An agreement usually contains route schedules and frequently contains conditions, some in the form of restrictions, which attach to some or all of the agreed routes or to the exercise of rights along those routes. Conditions applicable to routes and rights can take many forms but it is possible to broadly identify and classify a number of frequently used conditions. Only the conditions applicable to a route are shown.


Condition “A” – Allowance for Additional Traffic Point(s)

indicates that traffic point or points additional to those exchanged by the parties are allowed. They may be optional, may have to be nominated or may have to be agreed between the parties. Frequently an agreement will provide that an additional point or points can be chosen or nominated for the agreed routes of one or both parties. It can be applicable to originating, intermediate, destination or beyond points but must concern traffic points and not merely technical stops in order to be included.


Condition “B” – Exemption of Certain Operations or Routes from Restriction

identifies a provision which specifically exempts certain operations from any restrictions. Such a provision may be applicable to all of the agreed routes or rights but is more likely to be directed at a particular aspect or part of the route exchange, for example, a condition which says that flights may be operated on a certain route without any limitations on the type or number of aircraft. An agreement containing a provision in the route schedule exempting operations from any restrictions and classified as “Full liberalization” is indicative of an “open skies” agreement.


Condition “C” – Allowance for Omission of Points with or without Permission

indicates a provision specifying that omission of points along the route by the designated airline is allowed, with or without permission of the other party (although the service must, of course, originate outbound and terminate inbound at a homeland point).


Condition “D” – Time Restrictions on Exercise of Rights Granted

indicates a time restriction on the exercise of some or all of the rights granted, their commencement or termination. The time reference must be specified as a time period, rather than as one action conditional on another action, to be included.


Condition “E” – Restrictions on Designation of Airlines

indicates a reference to designation of airlines. This is most likely to occur where there is multiple of airlines and the route schedule or the text stipulates the number of airlines permitted to operate on particular routes, possibly until a further condition has been met.


Condition “F” – Restrictions As to Number of Points Served on Route

indicates restriction on the number of points which may be served on a route; for example, traffic rights limited to use at “a point” or “two points” among the intermediate, second country or beyond points of a route.
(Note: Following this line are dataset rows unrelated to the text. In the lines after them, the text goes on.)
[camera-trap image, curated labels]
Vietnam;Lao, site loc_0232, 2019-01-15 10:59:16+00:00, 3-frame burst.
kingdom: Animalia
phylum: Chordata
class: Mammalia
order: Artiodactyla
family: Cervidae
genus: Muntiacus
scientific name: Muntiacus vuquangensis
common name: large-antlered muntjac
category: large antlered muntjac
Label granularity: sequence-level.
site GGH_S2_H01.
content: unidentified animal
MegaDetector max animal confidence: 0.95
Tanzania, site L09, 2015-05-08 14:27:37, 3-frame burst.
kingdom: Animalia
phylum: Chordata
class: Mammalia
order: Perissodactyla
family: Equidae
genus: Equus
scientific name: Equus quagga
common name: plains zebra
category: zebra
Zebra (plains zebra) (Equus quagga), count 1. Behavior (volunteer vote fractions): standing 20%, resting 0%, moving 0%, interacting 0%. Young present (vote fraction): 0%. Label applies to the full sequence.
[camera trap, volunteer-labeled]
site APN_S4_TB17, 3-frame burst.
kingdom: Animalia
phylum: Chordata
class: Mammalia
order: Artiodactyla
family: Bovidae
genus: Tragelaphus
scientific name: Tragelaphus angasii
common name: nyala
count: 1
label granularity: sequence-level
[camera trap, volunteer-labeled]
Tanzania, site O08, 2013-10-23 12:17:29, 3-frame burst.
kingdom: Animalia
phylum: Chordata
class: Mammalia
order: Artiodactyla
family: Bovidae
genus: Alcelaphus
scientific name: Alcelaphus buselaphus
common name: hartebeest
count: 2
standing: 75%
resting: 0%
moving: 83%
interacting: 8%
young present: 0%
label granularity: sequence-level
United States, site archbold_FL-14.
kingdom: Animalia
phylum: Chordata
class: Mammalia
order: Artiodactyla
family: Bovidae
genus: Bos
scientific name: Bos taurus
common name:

Condition “G” – Limitations on Capacity, Frequency or Scheduling on Particular Route(s)

indicates a limitation on capacity, frequency or scheduling. It is not unusual to find in a route schedule specific limitations or conditions established for capacity, for example, maximum or even minimum frequencies along a particular route.


Condition “H” – Reference to Stopover

indicates a reference to stopover in the text or in the notes to the route exchange which has traffic rights implications, for example the number of hours passengers must stay at a point for their stay to be considered as a stopover.


Condition “I” – Scheduled All-Cargo Routes Only

indicates scheduled all-cargo routes only. When placed in the General Conditions column of the route exchange, this identifies routes established exclusively for all-cargo services


Condition “J” – Non-Scheduled Routes Only

Indicates routes for non-scheduled flights only. When placed in the General Conditions column of the route exchange, this identifies routes established exclusively for non-scheduled services.


Condition “K” – Separate Agreement or Exchange of Diplomatic Notes Concerning the Route Exchange

indicates a reference to a separate agreement or exchange of diplomatic notes concerning the route exchange. The agreement need not specifically state that there is a condition which will be the subject of a separate agreement; it may simply indicate that there is to be a separate agreement on a particular matter. Note that a condition indicating a subsequent exchange of third country rights is not covered here, but under Condition M.


Condition “L” – Geographic Restriction on Exercise of Traffic Rights Within a Country of Region

indicates a geographic restriction within a country or region. This may take a variety of forms. It is frequently used to limit traffic rights in a particular country or geographic area which is named in the route exchange.


Condition “M” – Other Significant Operational or Traffic Conditions/Restrictions

indicates a reference to other operational or traffic conditions and/or restrictions. This final condition is fairly general in nature and is likely to cover a variety of different situations. The main criterion for inclusion is that the condition has an operational or commercial significance for the route exchange. Some examples are nomination of a terminal point, regional “cabotage” (i.e., traffic rights restrictions on operations between certain points in separate countries but considered to be reserved as if the traffic were “cabotage”) and agreement to negotiate later on intermediate or beyond points.


Condition “N” – Code Share Routes

indicates a reference to code-sharing provisions on a certain route. This means that one party grants the other party the right to use a certain route (or parts of a route) in cooperation with (a) code-sharing partner(s).